Ideally, sight-reading should be learned and stay parallel with your technical playing level; often that is not the case. So you must look at and find repertoire 'less advanced' than your current level (call yourself 'beginner' on the sight-reading front, since in a way, you are

To 'practice' sight-reading is to genuinely sight-read, and at no less than half tempo of the piece as marked; both staves, both hands, going straight through, without stopping.

_*You can only sight-read any piece once!*_ _the second time over the information has already passed by / in, and some familiarity, no matter how little, is then present: ergo, *a second time over, you are no longer sight-reading.*_

Get a stack of material from the library, the Microkosmos, Schumann Album fur der Jugend, Schirmer's collected 'Beginner's Bach' and or books of short pieces designated for the earliest levels.

Read through a piece or part of a piece, leave a bookmark, and then another piece.

Initially, you will soon be able to determine what level rep 'works' for the exercise, and how quickly you reach a sort of mental fatique where too many errors or hesitations mid process take place. That is your time limit for length of practice; you can do __'__'' in second session the same day, or the following.

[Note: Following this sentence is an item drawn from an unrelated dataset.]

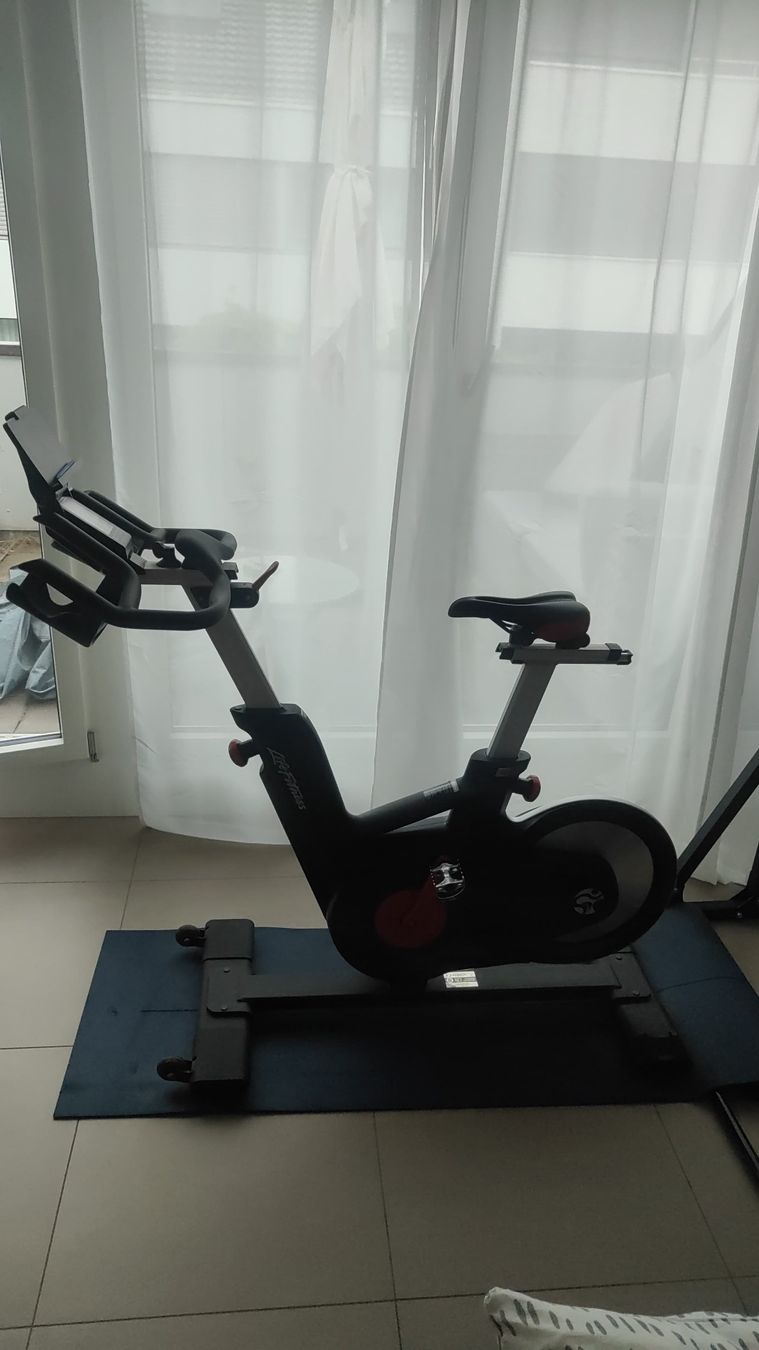 Life Fitness Hometrainer: icg6 bike (ca2022) – Usato da zürich venduto da fabianob01 3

Learning and practicing sight-reading is just as much a cumulative study as is learning to play. Keep to the program, eventually all elements involved with reading become stronger.


----------



## Crassus

I think one of the most important things about sight reading practice is to never insist too much on the same exercise/pieces, otherwise you end up memorizing the notes and defeat the whole purpose (which is to translate the score to music in real time).


----------



## Pugg

Crassus said:


> I think one of the most important things about sight reading practice is to never insist too much on the same exercise/pieces, otherwise you end up memorizing the notes and defeat the whole purpose (which is to translate the score to music in real time).


I do hope O.P see this wise words if ever he/ she sneaks around.


----------